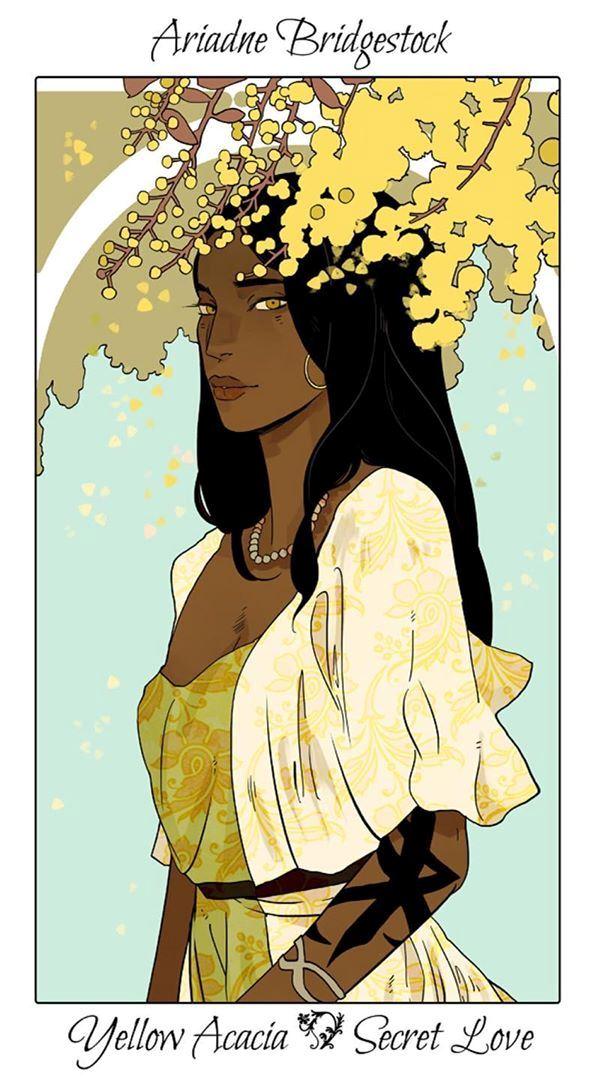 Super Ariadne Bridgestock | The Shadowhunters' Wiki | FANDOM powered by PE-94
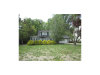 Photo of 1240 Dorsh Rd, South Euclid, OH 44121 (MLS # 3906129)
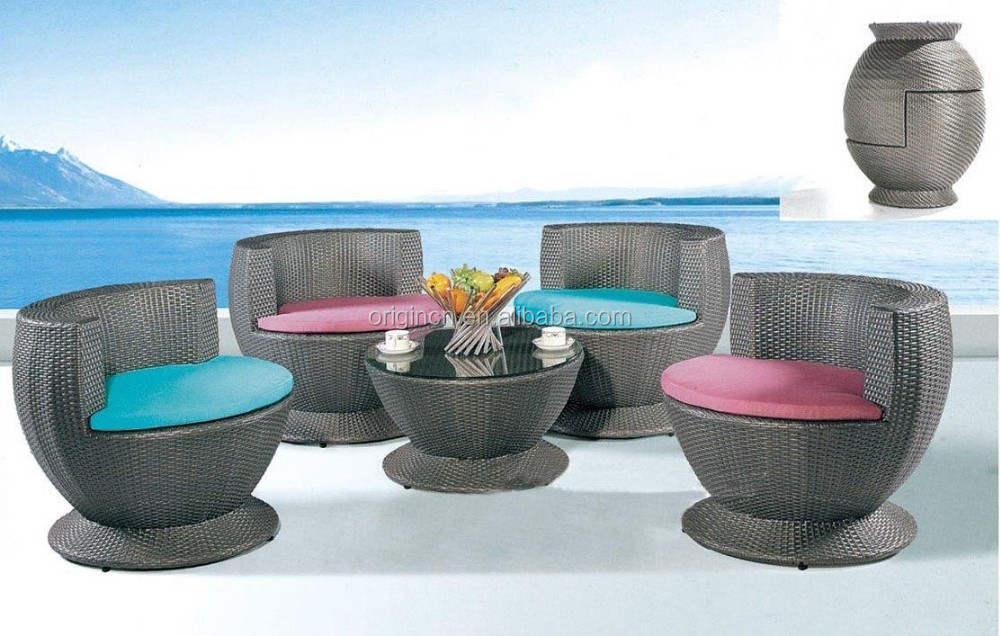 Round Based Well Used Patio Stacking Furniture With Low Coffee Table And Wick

...

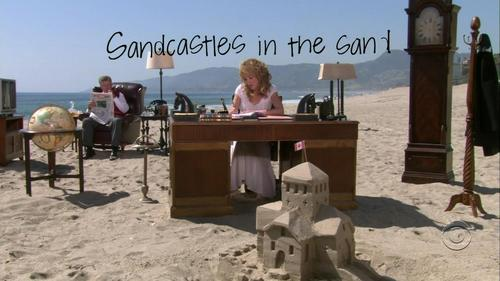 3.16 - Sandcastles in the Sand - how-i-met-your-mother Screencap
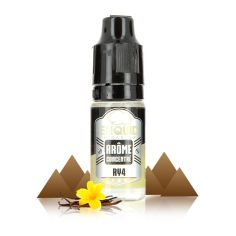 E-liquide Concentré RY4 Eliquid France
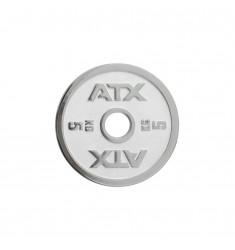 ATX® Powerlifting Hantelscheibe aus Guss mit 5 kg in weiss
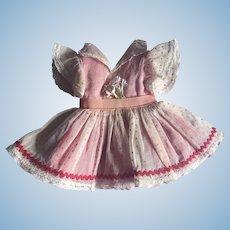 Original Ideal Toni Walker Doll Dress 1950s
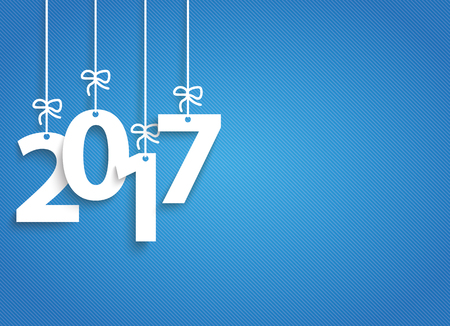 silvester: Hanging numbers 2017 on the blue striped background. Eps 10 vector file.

---

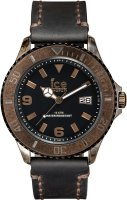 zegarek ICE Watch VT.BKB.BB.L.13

Task brief - Copy exactly the lines of the listing above between the one holding "E-liquide Concentré RY4 Eliquid France" and the one holding "silvester: Hanging numbers", inclusive; omit all pictures.

Result -
 E-liquide Concentré RY4 Eliquid France
 ATX® Powerlifting Hantelscheibe aus Guss mit 5 kg in weiss
 Original Ideal Toni Walker Doll Dress 1950s
 silvester: Hanging numbers 2017 on the blue striped background. Eps 10 vector file.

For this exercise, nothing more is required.